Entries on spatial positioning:
--------
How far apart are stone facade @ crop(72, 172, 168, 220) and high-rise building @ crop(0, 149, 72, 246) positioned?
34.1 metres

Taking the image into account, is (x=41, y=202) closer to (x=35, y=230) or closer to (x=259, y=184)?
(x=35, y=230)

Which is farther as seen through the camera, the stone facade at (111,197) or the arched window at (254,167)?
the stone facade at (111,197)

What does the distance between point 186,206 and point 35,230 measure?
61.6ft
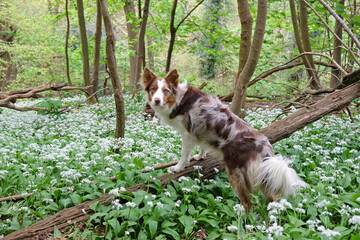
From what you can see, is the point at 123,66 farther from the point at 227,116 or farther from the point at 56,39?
the point at 227,116

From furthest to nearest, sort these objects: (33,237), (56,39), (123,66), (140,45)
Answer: (123,66), (56,39), (140,45), (33,237)

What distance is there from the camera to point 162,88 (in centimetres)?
454

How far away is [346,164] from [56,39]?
22.5 meters

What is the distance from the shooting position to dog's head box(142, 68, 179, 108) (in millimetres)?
4445

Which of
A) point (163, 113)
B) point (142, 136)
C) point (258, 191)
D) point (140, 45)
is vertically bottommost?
point (142, 136)

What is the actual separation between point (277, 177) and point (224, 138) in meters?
0.96

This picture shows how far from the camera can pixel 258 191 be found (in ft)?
12.9

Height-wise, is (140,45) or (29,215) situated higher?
(140,45)

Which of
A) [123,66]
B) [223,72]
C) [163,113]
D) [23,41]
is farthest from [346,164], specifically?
[23,41]

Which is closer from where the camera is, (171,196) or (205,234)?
(205,234)

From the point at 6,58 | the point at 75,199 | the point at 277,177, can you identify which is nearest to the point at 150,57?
the point at 6,58

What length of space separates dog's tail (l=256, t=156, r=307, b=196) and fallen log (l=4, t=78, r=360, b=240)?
107 cm

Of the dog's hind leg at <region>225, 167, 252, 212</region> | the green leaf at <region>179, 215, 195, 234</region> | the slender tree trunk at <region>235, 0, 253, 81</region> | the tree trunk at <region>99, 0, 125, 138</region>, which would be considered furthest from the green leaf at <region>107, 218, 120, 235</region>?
the slender tree trunk at <region>235, 0, 253, 81</region>

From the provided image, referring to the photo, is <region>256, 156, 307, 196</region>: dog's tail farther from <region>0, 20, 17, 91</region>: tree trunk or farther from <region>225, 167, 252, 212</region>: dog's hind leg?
<region>0, 20, 17, 91</region>: tree trunk
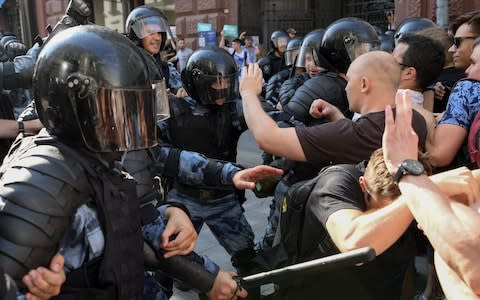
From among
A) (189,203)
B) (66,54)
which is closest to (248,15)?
(189,203)

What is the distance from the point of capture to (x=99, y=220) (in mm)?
1399

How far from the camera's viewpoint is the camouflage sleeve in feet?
8.61

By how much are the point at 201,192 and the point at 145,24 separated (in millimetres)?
1683

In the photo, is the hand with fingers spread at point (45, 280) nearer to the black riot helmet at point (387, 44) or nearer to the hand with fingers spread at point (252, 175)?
the hand with fingers spread at point (252, 175)

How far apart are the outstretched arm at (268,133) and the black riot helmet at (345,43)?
845mm

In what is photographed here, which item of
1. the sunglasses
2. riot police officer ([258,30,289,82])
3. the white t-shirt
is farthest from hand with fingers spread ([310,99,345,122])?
the white t-shirt

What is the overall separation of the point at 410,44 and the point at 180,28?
8.21 m

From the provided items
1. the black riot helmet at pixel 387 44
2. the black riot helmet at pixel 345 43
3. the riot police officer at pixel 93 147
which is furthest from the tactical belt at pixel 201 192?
the black riot helmet at pixel 387 44

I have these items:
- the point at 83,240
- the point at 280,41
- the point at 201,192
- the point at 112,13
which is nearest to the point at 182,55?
the point at 280,41

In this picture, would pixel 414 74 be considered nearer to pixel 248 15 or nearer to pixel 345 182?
pixel 345 182

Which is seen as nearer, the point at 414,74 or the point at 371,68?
the point at 371,68

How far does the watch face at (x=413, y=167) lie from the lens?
1403 millimetres

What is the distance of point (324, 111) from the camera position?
8.35ft

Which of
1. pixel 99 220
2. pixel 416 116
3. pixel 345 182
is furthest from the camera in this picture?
pixel 416 116
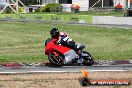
--------
#### Exercise instructions
Find each line in the rows above that contains the word "distance", treating uppercase and lowercase as different, and copy those lines out.

#### Solution for this task
What does the distance between point 186,206 and point 35,230 measure?
What distance is there from the camera to point 162,88 (in centimetres)?
What is the distance from the shooting position to dog's head box(142, 68, 179, 108) (in millimetres)?
What is the distance from the point of capture to (x=99, y=220) (in mm)?
What is the distance of point (324, 111) from the camera position?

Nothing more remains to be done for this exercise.